Could you be a British citizen?

Passed with 80% Guessed on 50% of them.

Is this the same crap that pops up in the US with these silly little test.?
 
8/10.

Guess I can come in and ruin Britain's way of life now.
 
70%. Failed because I refused to answer "Eastern Europe" in the last question. I am going to sue, since the question is biased and racist.

(not that I would ever apply for British citizenship)
 
1) Passed with 80%. Got the textile workers and council tax things wrong. Lot of educated guesses.
2) You still have payphones? :crazyeye:
3) You have to know c**p like that to become a British citizen (seriously, WTH?!) and they are whining about our citizenship tests? :crazyeye::crazyeye:
 
Failed with 70.

Are there really 20 minutes to answer 10 simple enough questions?
 
70%. Failed because I refused to answer "Eastern Europe" in the last question. I am going to sue, since the question is biased and racist.

(not that I would ever apply for British citizenship)

You're just in denial.
 
70% percent, and failed? WTH?

EDIT: It reminds me of how the Dutch citizenship tests are also too demanding and that few natural born Dutchmen would be Dutch citizens if they would have to fill in the test. It is quite ridiculous really.
 
Well, I'm here complaining about the test, so I guess yes? /jk

Seemed some pretty weird questions. What office do unemployment benefits (or something) come under? Does it matter?
 
Here in the Netherlands is exactly the same thing also a test (which one can try out online) and most Dutch citizens would fail. Miserably.
Oh, and I failed the British sample test, 6 right, 4 wrong.

70%. Failed because I refused to answer "Eastern Europe" in the last question. I am going to sue, since the question is biased and racist.
Why do you find it biased and racist? By far the most immigrants do come from Eastern Europe.
(Or am I understanding it wrong? Do you mean the generalisation itself?)
 
10/10

I remember looking at the handbook for the test when I lived in the UK and not doing as well. There were questions about long dead kings, the working of the courts and stuff like that.

The official name is the Life in the UK test
Here is another quiz from the BBC from a few years ago:
http://news.bbc.co.uk/2/hi/4099770.stm
I only got 7/14 on this one.

Question 8
Life in the UK explains what to do if you spill someone's pint in the pub (we're not making this up). What, according to the book, usually happens next?

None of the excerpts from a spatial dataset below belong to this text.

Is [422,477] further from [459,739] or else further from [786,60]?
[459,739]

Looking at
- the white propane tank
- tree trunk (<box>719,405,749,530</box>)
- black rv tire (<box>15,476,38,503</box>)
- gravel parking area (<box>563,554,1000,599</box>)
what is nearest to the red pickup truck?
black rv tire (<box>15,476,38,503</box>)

A: You would offer to buy the person another pint

B: You would offer to dry their wet shirt with your own

C: You may need to prepare for a fight in the car park


80% in 1 min 46 secs, mainly because I expected our civil service to be efficient rather than professional. :)
I thought about this before answering and reasoned that efficiency would require that they don't serve rural or remote areas which didn't sound correct.
 
Camikaze said:
Seemed some pretty weird questions. What office do unemployment benefits (or something) come under? Does it matter?

Yes, all immigrants are there to abuse the welfare system obviously.
 
100% Guessed the jobcentre dpt since they keep reorganising these types of things.

Perhaps because I've had family in the civil service but the neutrality and professionalism as core values seems obvious and something of a key building block of the whole political system. Rather why people have been so appalled by some of the recent gov's attempts at the power grab of the "bonfire of the quangos". The whole point about the arms-length policy bodies like the human fertilisation and embryology authority or the advisory council on the misuse of drugs is that they advise on policy which the civil service doesnt do. When the tories say they are taking these powers into whitehall, they mean taking direct control of them. The civil service in whitehall wont get involved in potentially partisan policy, so these policies are being grabbed by the ministers in whitehall.

Perhaps people not understanding is why "the bonfire of the quangos" played so well to the tabloid readers and caused the civil servants to have their quiet, impartial and rather english version of a hissy fit, which constitutes raising a Sir Humphry-ish eyebrow in the presence of journalists.
 
I got 90%, the exam is passed. I could be a Brit. :cry:
What a nightmare for a Frenchie like me. :p

Honnestly, I didn't expect to score so high. I widely answered by guess. And in the end, it turns out stuff in Britain doesn't work really differently from stuff in France.

You're French. We've been fighting each other for hundreds of years, so chances are, we do things rather similarly, particularly since we're only 26 miles apart at the nearest point. :)
 
Maybe you do Arakhor, I live a strictly Anglo-Brythonic way of life :P
 
You're French. We've been fighting each other for hundreds of years, so chances are, we do things rather similarly, particularly since we're only 26 miles apart at the nearest point. :)

You sir have been charged with aiding the revolutionary forces of the French devil!